This Isn’t Battle, This Is War

“Bipolar is like being on a roller coaster ride. Sometimes you can predict drop offs and others you just have to hang on because the next turn sends you into an unexpected spiral.”

– Unknown

“Although the ups and down come and go, the illness never leaves.”

I’m not sure if anyone has ever actually told me that per se, but it sounds like a mantra that can create both a positive and negative outlook for someone with bipolar disorder.

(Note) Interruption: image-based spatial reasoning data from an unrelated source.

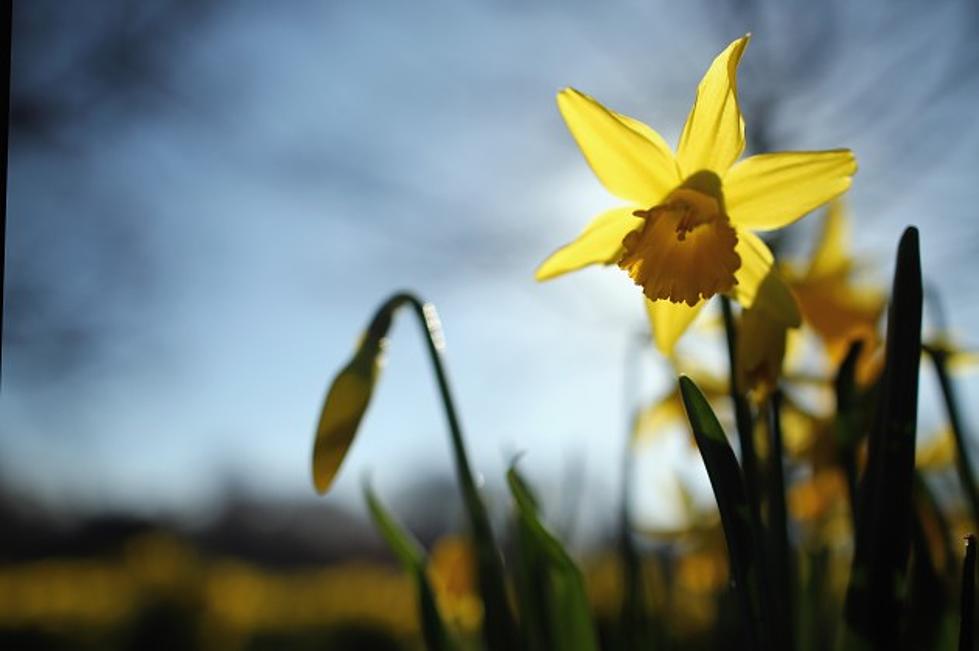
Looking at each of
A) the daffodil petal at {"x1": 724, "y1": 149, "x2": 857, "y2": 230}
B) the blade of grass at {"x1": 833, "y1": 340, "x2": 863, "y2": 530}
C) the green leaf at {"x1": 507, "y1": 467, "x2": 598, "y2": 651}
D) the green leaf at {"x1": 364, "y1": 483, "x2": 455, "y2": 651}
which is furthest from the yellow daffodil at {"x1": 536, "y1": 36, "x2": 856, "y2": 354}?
the green leaf at {"x1": 364, "y1": 483, "x2": 455, "y2": 651}

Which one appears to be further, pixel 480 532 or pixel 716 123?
pixel 480 532

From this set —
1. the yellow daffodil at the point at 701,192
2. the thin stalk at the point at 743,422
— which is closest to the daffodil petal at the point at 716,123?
the yellow daffodil at the point at 701,192

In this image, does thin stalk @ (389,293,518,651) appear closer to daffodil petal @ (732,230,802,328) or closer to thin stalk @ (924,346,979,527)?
daffodil petal @ (732,230,802,328)

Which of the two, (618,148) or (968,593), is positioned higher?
(618,148)

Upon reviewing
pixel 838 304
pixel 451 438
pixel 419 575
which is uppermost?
pixel 838 304

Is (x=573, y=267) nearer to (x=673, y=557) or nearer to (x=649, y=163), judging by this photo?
(x=649, y=163)

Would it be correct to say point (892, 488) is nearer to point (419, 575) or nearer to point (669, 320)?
point (669, 320)

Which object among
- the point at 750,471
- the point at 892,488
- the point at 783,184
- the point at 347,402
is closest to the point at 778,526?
the point at 750,471
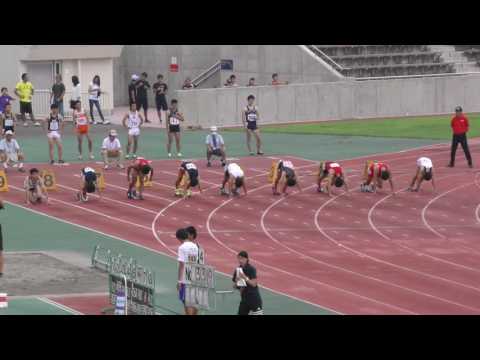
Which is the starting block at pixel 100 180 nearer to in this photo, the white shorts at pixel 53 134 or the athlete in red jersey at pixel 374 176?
the white shorts at pixel 53 134

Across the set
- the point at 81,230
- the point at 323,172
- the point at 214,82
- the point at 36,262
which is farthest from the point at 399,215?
the point at 214,82

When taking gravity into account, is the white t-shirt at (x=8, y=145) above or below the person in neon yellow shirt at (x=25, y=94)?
below

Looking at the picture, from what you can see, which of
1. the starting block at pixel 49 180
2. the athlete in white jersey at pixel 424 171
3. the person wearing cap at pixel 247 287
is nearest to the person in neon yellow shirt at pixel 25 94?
the starting block at pixel 49 180

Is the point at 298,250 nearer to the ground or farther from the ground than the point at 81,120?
nearer to the ground

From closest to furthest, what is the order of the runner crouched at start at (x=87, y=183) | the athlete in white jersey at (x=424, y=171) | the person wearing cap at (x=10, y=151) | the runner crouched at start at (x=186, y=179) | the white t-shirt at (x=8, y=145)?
the runner crouched at start at (x=87, y=183), the runner crouched at start at (x=186, y=179), the athlete in white jersey at (x=424, y=171), the person wearing cap at (x=10, y=151), the white t-shirt at (x=8, y=145)

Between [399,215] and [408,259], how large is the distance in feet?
15.5

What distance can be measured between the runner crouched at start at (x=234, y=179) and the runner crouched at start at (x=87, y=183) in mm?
3104

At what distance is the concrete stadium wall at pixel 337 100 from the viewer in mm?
44188

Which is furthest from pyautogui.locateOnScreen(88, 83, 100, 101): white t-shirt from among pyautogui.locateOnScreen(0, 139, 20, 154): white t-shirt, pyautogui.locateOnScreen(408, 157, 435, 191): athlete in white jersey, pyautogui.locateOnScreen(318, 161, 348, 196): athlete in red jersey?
pyautogui.locateOnScreen(408, 157, 435, 191): athlete in white jersey

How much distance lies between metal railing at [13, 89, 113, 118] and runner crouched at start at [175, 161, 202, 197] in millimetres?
16304

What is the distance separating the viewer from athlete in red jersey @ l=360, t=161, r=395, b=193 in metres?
30.5

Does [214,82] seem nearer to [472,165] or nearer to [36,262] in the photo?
[472,165]

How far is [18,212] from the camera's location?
27891 millimetres

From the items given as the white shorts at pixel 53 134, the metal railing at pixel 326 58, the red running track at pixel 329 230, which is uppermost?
the metal railing at pixel 326 58
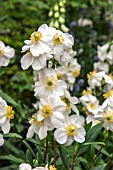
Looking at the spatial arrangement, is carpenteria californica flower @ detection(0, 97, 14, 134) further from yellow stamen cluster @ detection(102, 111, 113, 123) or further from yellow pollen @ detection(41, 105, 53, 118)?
yellow stamen cluster @ detection(102, 111, 113, 123)

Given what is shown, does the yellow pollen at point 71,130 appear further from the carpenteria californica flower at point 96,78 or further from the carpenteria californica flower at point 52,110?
the carpenteria californica flower at point 96,78

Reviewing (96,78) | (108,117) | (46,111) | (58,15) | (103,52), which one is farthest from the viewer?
(58,15)

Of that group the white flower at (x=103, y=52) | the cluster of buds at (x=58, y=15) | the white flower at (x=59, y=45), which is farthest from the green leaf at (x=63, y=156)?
the cluster of buds at (x=58, y=15)

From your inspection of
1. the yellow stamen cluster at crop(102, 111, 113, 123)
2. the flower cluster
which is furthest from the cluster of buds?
the yellow stamen cluster at crop(102, 111, 113, 123)

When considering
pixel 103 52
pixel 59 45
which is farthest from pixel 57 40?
pixel 103 52

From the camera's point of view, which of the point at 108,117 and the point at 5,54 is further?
the point at 5,54

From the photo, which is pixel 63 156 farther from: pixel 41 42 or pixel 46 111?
pixel 41 42

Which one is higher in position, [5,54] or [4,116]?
[5,54]
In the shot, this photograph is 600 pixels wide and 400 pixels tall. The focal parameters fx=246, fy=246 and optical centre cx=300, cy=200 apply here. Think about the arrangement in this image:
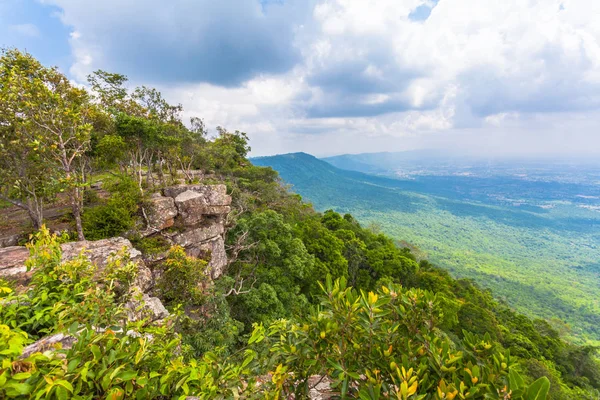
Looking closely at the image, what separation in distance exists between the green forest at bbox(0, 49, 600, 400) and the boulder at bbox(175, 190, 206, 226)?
1677 millimetres

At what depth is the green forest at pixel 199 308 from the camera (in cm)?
166

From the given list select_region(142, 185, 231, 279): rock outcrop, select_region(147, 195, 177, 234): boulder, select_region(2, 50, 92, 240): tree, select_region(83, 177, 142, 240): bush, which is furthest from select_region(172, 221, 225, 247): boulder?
select_region(2, 50, 92, 240): tree

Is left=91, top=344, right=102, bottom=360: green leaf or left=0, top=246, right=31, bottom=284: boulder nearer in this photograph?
left=91, top=344, right=102, bottom=360: green leaf

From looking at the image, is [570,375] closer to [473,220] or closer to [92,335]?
[92,335]

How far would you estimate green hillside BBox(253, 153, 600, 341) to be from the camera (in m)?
Answer: 61.1

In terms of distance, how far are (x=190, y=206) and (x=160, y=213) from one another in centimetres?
140

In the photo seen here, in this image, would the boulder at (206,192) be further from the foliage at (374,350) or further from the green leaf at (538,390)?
the green leaf at (538,390)

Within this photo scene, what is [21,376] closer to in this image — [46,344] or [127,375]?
[127,375]

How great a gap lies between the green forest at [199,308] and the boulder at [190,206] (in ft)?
5.50

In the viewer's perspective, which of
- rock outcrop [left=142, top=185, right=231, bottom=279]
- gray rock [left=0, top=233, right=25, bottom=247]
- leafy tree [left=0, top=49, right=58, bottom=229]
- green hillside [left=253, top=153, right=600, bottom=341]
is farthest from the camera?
green hillside [left=253, top=153, right=600, bottom=341]

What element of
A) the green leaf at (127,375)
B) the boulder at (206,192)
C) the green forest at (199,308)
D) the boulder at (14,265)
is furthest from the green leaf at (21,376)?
the boulder at (206,192)

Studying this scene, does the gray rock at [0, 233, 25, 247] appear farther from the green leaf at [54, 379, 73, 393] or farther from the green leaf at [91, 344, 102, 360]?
the green leaf at [54, 379, 73, 393]

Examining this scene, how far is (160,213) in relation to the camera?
11.2m

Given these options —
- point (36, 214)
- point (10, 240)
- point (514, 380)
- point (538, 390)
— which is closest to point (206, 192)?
point (36, 214)
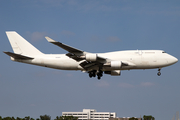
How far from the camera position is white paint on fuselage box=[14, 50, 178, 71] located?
4375 cm

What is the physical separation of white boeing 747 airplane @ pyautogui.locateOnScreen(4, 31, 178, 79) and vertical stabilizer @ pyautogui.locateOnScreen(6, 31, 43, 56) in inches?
7.9

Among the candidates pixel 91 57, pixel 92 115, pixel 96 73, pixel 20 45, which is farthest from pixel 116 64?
pixel 92 115

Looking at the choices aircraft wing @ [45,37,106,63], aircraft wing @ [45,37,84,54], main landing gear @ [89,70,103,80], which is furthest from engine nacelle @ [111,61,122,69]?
aircraft wing @ [45,37,84,54]

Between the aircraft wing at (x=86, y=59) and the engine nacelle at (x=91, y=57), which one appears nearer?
the aircraft wing at (x=86, y=59)


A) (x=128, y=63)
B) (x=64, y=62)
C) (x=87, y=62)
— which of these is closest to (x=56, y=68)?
(x=64, y=62)

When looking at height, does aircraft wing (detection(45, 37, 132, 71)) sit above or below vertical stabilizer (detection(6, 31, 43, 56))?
below

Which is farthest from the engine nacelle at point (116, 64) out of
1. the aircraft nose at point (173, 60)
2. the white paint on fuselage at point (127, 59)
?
the aircraft nose at point (173, 60)

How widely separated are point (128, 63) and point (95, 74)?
252 inches

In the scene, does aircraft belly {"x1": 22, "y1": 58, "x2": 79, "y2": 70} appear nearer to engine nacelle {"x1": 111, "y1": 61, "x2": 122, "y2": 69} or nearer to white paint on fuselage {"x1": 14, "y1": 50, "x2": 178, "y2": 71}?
white paint on fuselage {"x1": 14, "y1": 50, "x2": 178, "y2": 71}

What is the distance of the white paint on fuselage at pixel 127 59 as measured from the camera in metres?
43.8

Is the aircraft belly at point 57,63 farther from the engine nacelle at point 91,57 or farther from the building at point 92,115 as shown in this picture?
the building at point 92,115

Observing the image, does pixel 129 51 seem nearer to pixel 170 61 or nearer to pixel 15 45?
pixel 170 61

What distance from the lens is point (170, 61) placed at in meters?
44.8

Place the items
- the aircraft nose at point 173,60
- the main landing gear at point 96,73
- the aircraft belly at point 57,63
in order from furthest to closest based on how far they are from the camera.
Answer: the main landing gear at point 96,73 < the aircraft belly at point 57,63 < the aircraft nose at point 173,60
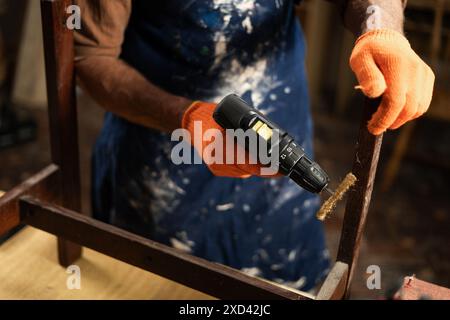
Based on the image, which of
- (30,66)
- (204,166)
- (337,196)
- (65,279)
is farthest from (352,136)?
A: (337,196)

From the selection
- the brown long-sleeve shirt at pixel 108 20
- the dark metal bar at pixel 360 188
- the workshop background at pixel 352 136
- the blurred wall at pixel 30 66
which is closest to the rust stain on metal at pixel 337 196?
the dark metal bar at pixel 360 188

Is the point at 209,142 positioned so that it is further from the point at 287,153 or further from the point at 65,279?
the point at 65,279

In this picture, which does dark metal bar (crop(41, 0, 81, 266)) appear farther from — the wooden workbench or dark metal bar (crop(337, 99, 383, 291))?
dark metal bar (crop(337, 99, 383, 291))

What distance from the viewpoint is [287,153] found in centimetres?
76

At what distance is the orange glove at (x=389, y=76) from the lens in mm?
701

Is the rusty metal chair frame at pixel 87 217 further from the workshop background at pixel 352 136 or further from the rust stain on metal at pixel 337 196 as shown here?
the workshop background at pixel 352 136

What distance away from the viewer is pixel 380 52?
0.71 meters

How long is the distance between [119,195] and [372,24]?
63 cm

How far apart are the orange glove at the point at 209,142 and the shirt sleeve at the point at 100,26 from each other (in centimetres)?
21

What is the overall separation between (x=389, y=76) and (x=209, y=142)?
0.26m

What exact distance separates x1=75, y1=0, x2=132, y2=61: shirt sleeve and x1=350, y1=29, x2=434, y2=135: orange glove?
1.38ft

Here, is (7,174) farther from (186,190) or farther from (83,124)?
(186,190)

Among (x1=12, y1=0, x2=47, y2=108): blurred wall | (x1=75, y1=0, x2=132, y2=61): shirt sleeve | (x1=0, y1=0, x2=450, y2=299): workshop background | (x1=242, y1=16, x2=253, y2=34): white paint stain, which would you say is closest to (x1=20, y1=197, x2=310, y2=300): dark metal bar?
(x1=75, y1=0, x2=132, y2=61): shirt sleeve

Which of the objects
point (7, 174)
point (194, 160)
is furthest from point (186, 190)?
point (7, 174)
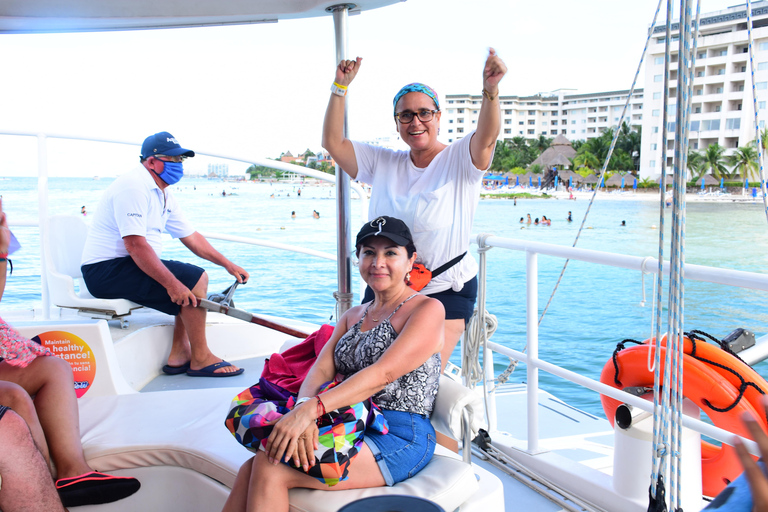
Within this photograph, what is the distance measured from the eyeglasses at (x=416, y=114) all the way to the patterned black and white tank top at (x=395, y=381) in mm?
659

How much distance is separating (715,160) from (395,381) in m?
55.5

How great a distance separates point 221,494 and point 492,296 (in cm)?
1569

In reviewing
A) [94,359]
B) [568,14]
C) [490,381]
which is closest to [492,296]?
[490,381]

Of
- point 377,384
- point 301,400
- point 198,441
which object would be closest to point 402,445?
point 377,384

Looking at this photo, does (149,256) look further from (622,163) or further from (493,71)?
(622,163)

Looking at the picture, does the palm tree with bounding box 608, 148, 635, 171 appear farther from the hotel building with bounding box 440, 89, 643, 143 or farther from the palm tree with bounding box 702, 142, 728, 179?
the hotel building with bounding box 440, 89, 643, 143

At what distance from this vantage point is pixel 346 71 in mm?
2227

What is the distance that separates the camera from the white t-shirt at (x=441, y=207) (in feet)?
6.68

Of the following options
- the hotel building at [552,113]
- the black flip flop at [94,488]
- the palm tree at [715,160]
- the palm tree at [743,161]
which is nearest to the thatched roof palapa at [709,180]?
the palm tree at [715,160]

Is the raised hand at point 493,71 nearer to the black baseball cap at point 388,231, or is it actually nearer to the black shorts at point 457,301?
the black baseball cap at point 388,231

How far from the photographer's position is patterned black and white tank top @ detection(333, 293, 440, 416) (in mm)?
1702

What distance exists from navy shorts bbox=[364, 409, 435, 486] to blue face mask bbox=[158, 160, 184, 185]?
1961mm

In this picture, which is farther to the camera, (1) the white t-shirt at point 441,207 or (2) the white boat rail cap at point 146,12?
(2) the white boat rail cap at point 146,12

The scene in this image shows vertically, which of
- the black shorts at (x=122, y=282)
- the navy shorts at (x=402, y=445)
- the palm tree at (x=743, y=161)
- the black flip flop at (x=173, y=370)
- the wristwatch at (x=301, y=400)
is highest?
the palm tree at (x=743, y=161)
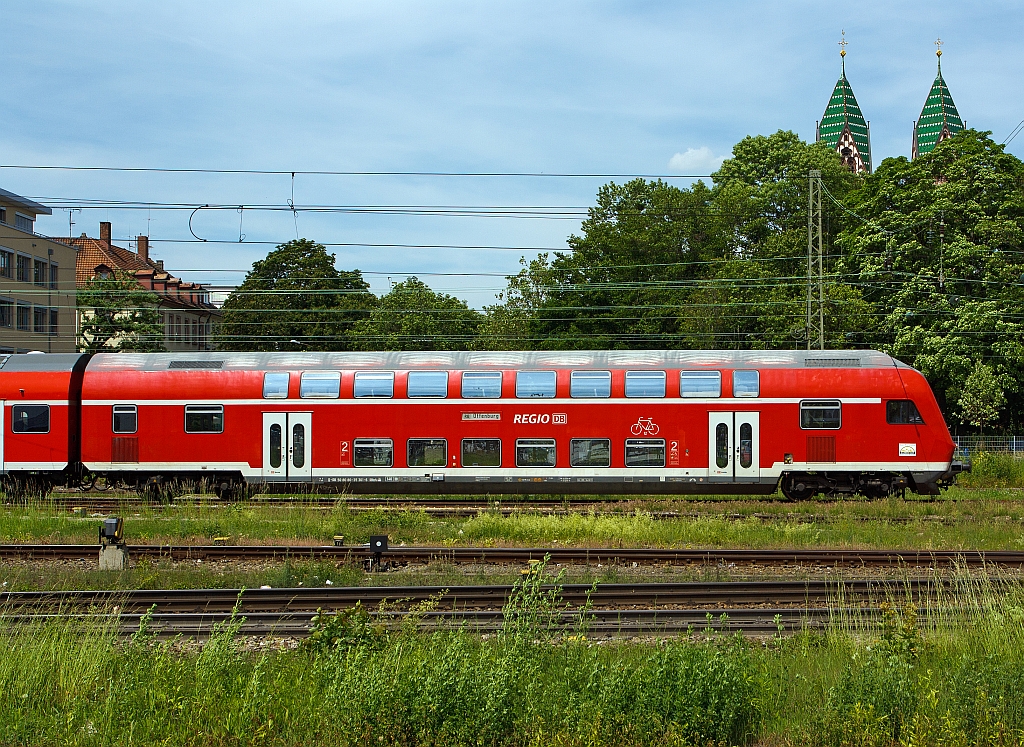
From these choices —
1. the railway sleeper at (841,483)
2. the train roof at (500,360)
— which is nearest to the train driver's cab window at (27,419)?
the train roof at (500,360)

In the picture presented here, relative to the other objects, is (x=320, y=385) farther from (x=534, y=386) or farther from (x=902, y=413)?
(x=902, y=413)

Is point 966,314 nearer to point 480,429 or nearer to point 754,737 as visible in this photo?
point 480,429

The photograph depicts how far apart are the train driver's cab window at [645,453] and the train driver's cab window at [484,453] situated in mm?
3209

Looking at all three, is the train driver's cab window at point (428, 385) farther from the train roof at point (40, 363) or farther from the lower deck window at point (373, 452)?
the train roof at point (40, 363)

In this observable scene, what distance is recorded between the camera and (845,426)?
69.7 feet

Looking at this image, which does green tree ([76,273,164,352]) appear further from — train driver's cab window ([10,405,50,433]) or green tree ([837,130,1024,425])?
green tree ([837,130,1024,425])

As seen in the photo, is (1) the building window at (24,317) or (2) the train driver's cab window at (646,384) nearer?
(2) the train driver's cab window at (646,384)

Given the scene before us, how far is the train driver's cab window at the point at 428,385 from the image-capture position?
21.8 m

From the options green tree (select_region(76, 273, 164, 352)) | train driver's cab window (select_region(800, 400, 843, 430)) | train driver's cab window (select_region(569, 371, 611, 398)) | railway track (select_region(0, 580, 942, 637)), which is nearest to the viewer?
railway track (select_region(0, 580, 942, 637))

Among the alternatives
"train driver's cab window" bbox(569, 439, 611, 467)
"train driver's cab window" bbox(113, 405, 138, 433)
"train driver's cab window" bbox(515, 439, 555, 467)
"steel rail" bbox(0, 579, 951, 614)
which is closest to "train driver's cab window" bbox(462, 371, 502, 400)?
"train driver's cab window" bbox(515, 439, 555, 467)

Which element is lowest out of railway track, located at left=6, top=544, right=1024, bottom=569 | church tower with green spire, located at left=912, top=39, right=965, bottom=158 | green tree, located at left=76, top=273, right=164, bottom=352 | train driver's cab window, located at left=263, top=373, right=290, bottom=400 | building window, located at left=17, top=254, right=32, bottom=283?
railway track, located at left=6, top=544, right=1024, bottom=569

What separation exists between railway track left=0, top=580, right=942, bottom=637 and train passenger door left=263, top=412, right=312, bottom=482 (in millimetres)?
9330

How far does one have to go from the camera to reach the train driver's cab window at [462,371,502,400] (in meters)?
21.7

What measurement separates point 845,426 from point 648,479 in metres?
4.96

Since I’ve started this blog I’ve been dreading the next bout of mania and/or depression sneaking back in on me, affecting the perspective of my thinking and thus my writing. More specifically, the writing you see here.

I’m usually not a self-conscious person (something I have some semblance of pride in), but we all have our moments. I know I’m in a safe space because anyone here reading this must want to be, but with me there’s always a downside. To everything. It’s my eternal gift.

I’ve learned over time it’s important to stop and appreciate things, to take advantage of personal awareness. However, I end up spending my moments of clarity dreading the next round of delusional thinking and whatever else decides to tag along. All of my little “flaws” usually end up on display. Now there are just new members of the audience.

I joke about it only because I have to. The alternative is spending too much time in a place where getting lost is inevitable and dangerous: my head. I’m there enough as it is, but when cycling I’m a permanent fixture.

I’ve grown past the age of being able to milk my mania and “handle” my depression. I can’t use the illusion of things anymore, so I feel justified in being a little self-conscious.

I’m going to be brief here because life is too short for me to get stuck on something when I have the wherewithal to not do that. But there’s never a real break in this game. There’s never enough time to catch one’s breath. Which makes it impossible to always be able to take advantage of every moment of personal awareness. Even when the moments may be few and far between.

The struggle is real, as they say, and the truth is ugly. This really is my own personal war. So just bear with me when it becomes completely impossible to read between those lines.

“Bipolar is like being on a roller coaster ride. Sometimes you can predict drop offs and others you just have to hang on because the next turn sends you into an unexpected spiral.” – Unknown “Although the ups and down come and go, the illness never leaves.” I’m not sure if anyone has ever actually…

2 Comments

  1. I agree it is a war that only ends ultimately one way either by choice or life circumstances. And the thing of it is I’ve had times when I thought the war was put aside for peace with false security in medications and self improvement to have it rage again but worse as I have memories of peace.